■ TASK
Search the entries below. Return every line that has "document" in it.

■ DATASET EXCERPTS
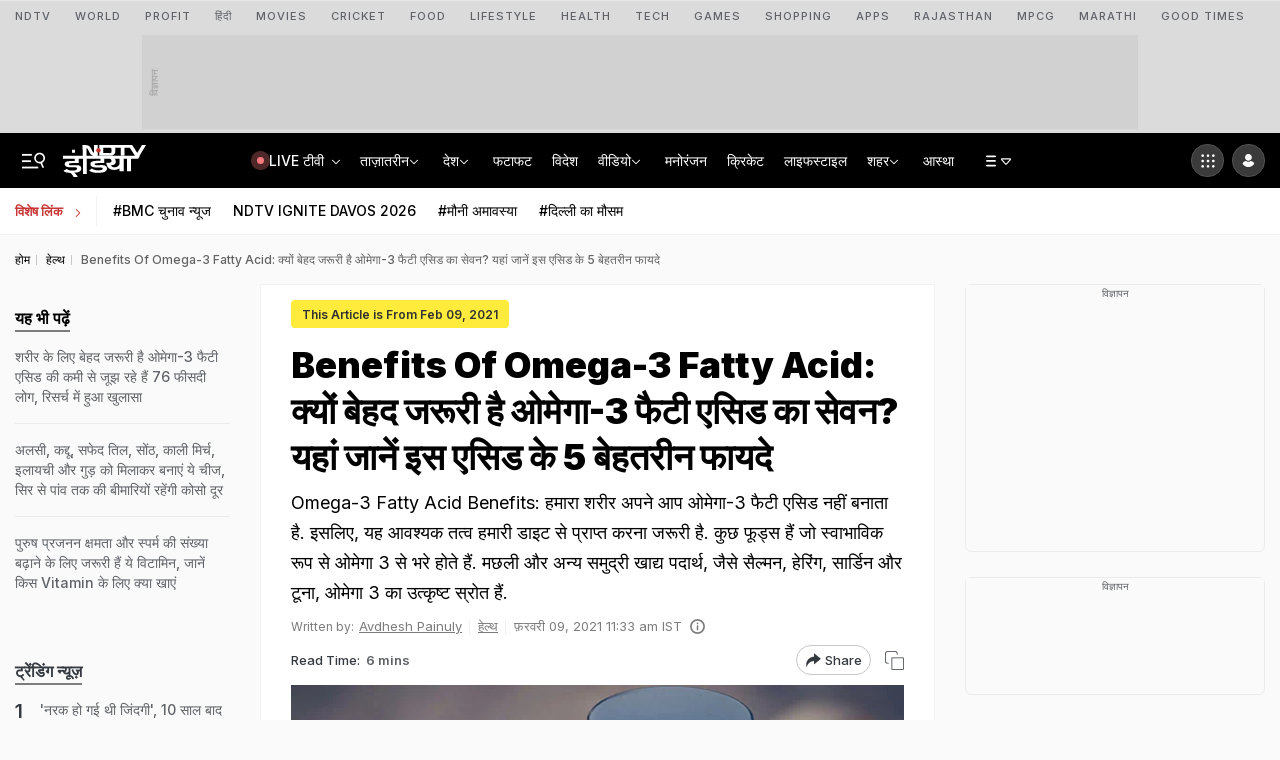

--- FILE ---
content_type: application/javascript
request_url: https://ndtv.in/estatic/static/js/ai-summary-accordion.js?ver-20251030-36
body_size: 1904
content:
(function () {
  // for mobile
  const artExpCn = document.querySelector('.JsAI_cn');
  document.querySelectorAll('.JsASum_bt-btn').forEach(function (button) {
    button.addEventListener('click', function () {
      const att_val = this.getAttribute('data-tb-scl');
      document.querySelectorAll('.JsASum_scrl').forEach(function (target) {
        if (att_val === target.getAttribute('data-tb-scl')) {
          artExpCn.classList.add('JsAI_exp');
          const offsetTop = target.getBoundingClientRect().top + window.pageYOffset - 120;
          smoothScrollTo(offsetTop, 1500); // Adjust speed (duration in ms)
        }
      });
    });
  });

  function smoothScrollTo(targetPosition, duration) {
    const startPosition = window.pageYOffset;
    const distance = targetPosition - startPosition;
    const startTime = performance.now();

    function scrollStep(currentTime) {
      const timeElapsed = currentTime - startTime;
      const progress = Math.min(timeElapsed / duration, 1); // Clamp progress between 0 and 1
      const ease = easeInOutQuad(progress); // Use easing function for smooth animation
      window.scrollTo(0, startPosition + distance * ease);

      if (progress < 1) {
        requestAnimationFrame(scrollStep);
      }
    }

    requestAnimationFrame(scrollStep);
  }

  // Easing function: easeInOutQuad
  function easeInOutQuad(t) {
    return t < 0.5 ? 2 * t * t : 1 - Math.pow(-2 * t + 2, 2) / 2;
  }

  // for desktop
  const accordionContent = document.querySelectorAll('.ASum_wr');
  accordionContent.forEach(accordionItem => {
    const headdis = accordionItem.querySelector('.ASum_acd-wr');
    const accordionToggle = accordionItem.querySelector('.JsASum_tgl');
    const typewriterTextContainer = accordionItem.querySelector('.ASum_acd-cn');
    const typewriterText = accordionItem.querySelectorAll('.ASum_acd-cn .ASum_ani');
    let typingIntervals = []; // Array to store typing intervals

    let isFirstAutoOpen = accordionItem.classList.contains('ASum_aut-opn');

    accordionToggle.addEventListener('click', function () {
      const crtEle = this.closest('.ASum_wr');
      crtEle.classList.toggle('ASum_bdy');
      // Immediately reset animation on toggle click
      resetAnimation(); // Reset the text before starting the animation
      // Check if the accordion is open or closed
      if (crtEle.classList.contains('ASum_bdy')) {
        accordionToggle.disabled = true;
        headdis.classList.add('ASum_acd-wr-act');
        // accordionToggle.classList.remove('ASum_ttl-ani');
        // Add class and calculate height
        typewriterTextContainer.classList.add('JsASum_ani-cn');
        const fullHeight = typewriterTextContainer.scrollHeight; // Get full height
        const cnHeight = fullHeight + 10;
        typewriterTextContainer.style.height = `${cnHeight}px`; // Set the height
        console.log('Full Height:', cnHeight);
        // If opening, start the animation
        if (isFirstAutoOpen) {
          // Instantly show all text without animation
          typewriterText.forEach(item => {
            item.style.visibility = 'visible'; // Show text
            item.style.display = 'block'; // Optional: ensure it's not hidden
            item.textContent = item.textContent.trim(); // Ensure full text is set
          });
          accordionToggle.disabled = false;
          headdis.classList.remove('ASum_acd-wr-act');
          isFirstAutoOpen = false; // Next time run animation

          // *** ADDED FEATURE START ***
          const finalBtn = accordionItem.querySelector('.ASum_bt-ext-btn.ASum_ani2');
          if (finalBtn) {
            finalBtn.classList.add('ASum_ani-vis');
          }
          // *** ADDED FEATURE END ***

        } else {
          animateTypewriter(0, () => {
            accordionToggle.disabled = false;
            headdis.classList.remove('ASum_acd-wr-act');
          });
        }
      } else {
        resetAnimation();
        typewriterTextContainer.classList.remove('JsASum_ani-cn');
        typewriterTextContainer.style.height = '';
        accordionToggle.disabled = false;
      }
    });

    function animateTypewriter(index, onComplete) {
      if (index < typewriterText.length) {
        const item = typewriterText[index];
        const text = item.textContent.trim();
        item.textContent = ''; // Clear the text for animation
        item.style.visibility = 'visible'; // Make the item visible
        let i = 0;

        const interval = setInterval(() => {
          if (i < text.length) {
            item.textContent += text.charAt(i);
            i++;
          } else {
            clearInterval(interval);
            setTimeout(() => {
              animateTypewriter(index + 1, onComplete); // Move to the next item
            }, 30); // Reduced delay before starting the next animation
          }
        }, 10);

        // Store the interval ID to clear it later if needed
        typingIntervals.push(interval);
      } else if (onComplete) {
        onComplete();

        // ✅ Add ASum_ani-vis after animation
        const finalBtn = accordionItem.querySelector('.ASum_bt-ext-btn.ASum_ani2');
        if (finalBtn) {
          finalBtn.classList.add('ASum_ani-vis');
        }
      }
    }

    function resetAnimation() {
      // Clear all typing intervals
      typingIntervals.forEach(interval => clearInterval(interval));
      typingIntervals = []; // Reset the intervals array

      typewriterText.forEach(item => {
        item.style.visibility = 'hidden'; // Hide the text again
        item.removeAttribute('style'); // Remove any inline styles
      });

      // ✅ Remove ASum_ani-vis if present
      const finalBtn = accordionItem.querySelector('.ASum_bt-ext-btn.ASum_ani2');
      if (finalBtn) {
        finalBtn.classList.remove('ASum_ani-vis');
      }
    }

    // ✅ Add this just before the loop ends
    if (accordionItem.classList.contains('ASum_aut-opn')) {
      accordionToggle.click();
    }
  });
})();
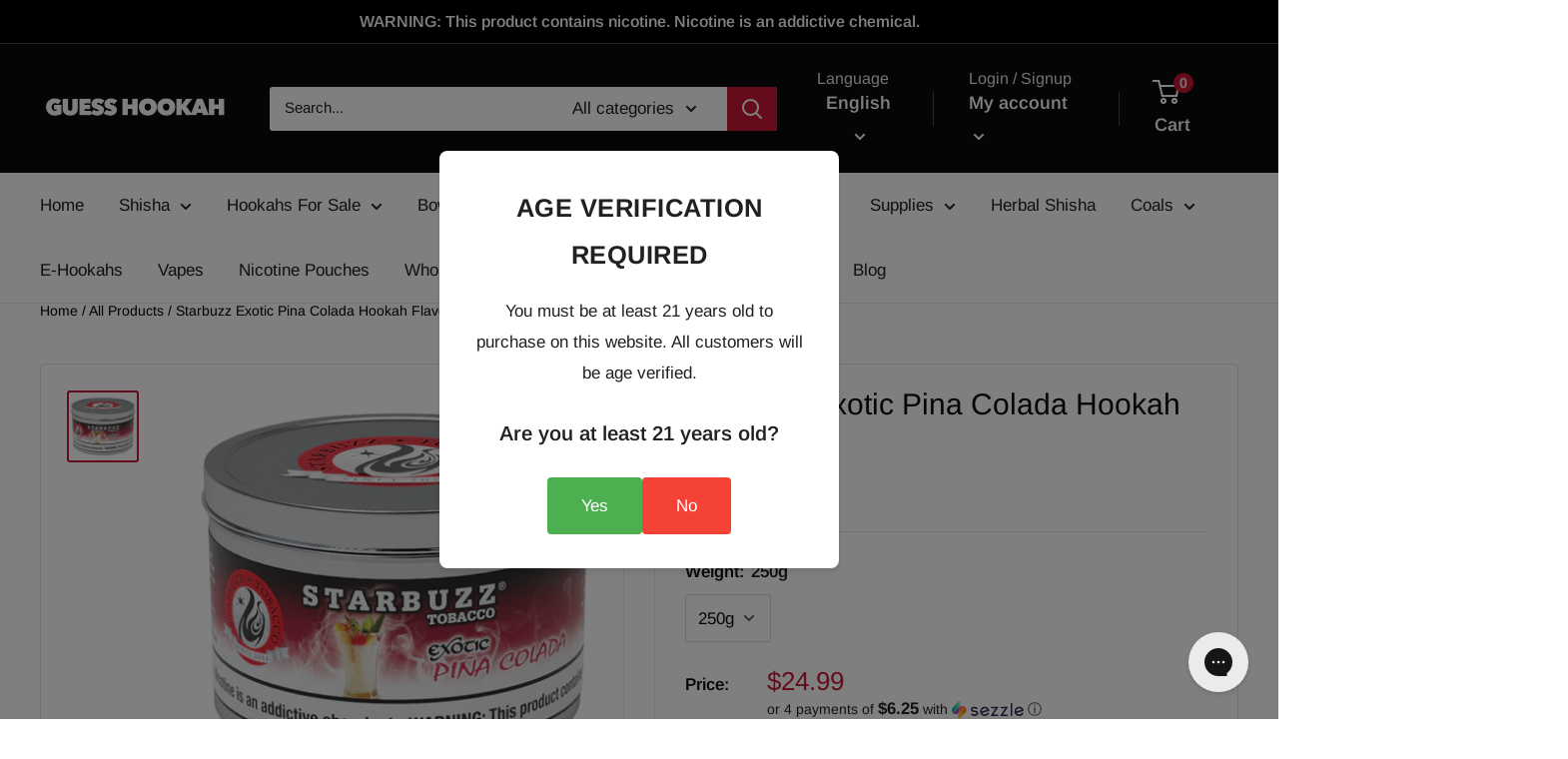

--- FILE ---
content_type: text/html; charset=UTF-8
request_url: https://www.stilyoapps.com/reconvert/reconvert_script_tags.php?shop=guess-hookah.myshopify.com&store_client_id=NjFlOGY2Y2IyODBlNmYyNGU3MGI2NTc0NWUxZDAxM2YuODExYjYzMDliZDgxZDNiNzNlZTMzNzA4MThmY2FiZjg%3D
body_size: -2
content:
{"result":"success","security_token":"$2y$10$FfFsbgI\/G6qVT1A1wUVf2essWivpP.Kmo2XhzumRvhAgloW4RgIH6"}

■ RESULT
  const artExpCn = document.querySelector('.JsAI_cn');
  document.querySelectorAll('.JsASum_bt-btn').forEach(function (button) {
      document.querySelectorAll('.JsASum_scrl').forEach(function (target) {
  const accordionContent = document.querySelectorAll('.ASum_wr');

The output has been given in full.